けれど、ちがった。正解は、わたしの想像とは真逆だった。


──灰慈くん、わたしのこと恋愛対象って、言った?

言ったよね。そう聞いたよね?

キスもしたよね。軽いそれだったけど、間違いなくあれはわたしのファーストキスってことで認識して良いよね?
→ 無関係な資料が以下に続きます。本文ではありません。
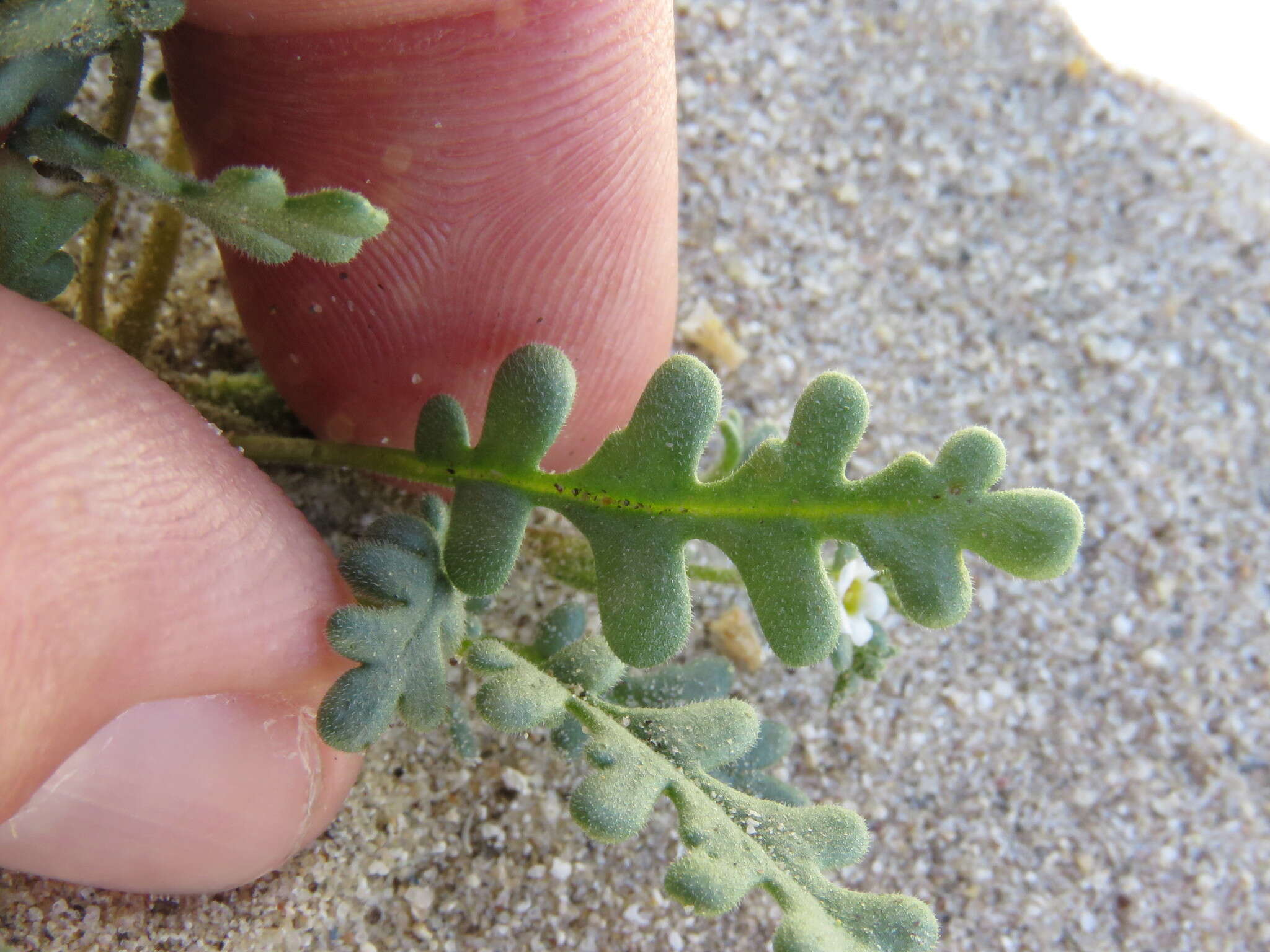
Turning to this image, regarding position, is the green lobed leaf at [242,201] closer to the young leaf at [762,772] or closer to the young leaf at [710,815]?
the young leaf at [710,815]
そんなことばかり考えていたから、変な熱が出た。心に余裕ができるとすぐにあのことを思い出しては大変だった。

そんなふうにゆっくりと、慌ただしく過ごしていたから、残りの夏休みはあっという間に過ぎ去って、あれよこれよと言う間に新学期が始まった。

わたしは新学期だけど灰慈くんにとっては当たり前に関係はなく、灰慈くんは8月の後半からしばらく出張で、あれ以来、会うのは今日がはじめて。

だから、なのか。


「(どんな顔して会えばいいのかな……)」


会えなくても、灰慈くんはわたしが寝る前を見計らって電話をかけてくれた。通話は普通に出来た。けれど、ビデオ通話になると、今まで平気で出来ていたはずなのに、わたしをの全部、丸ごと見られてるみたいで、途端に恥ずかしくて、10秒が限度だった。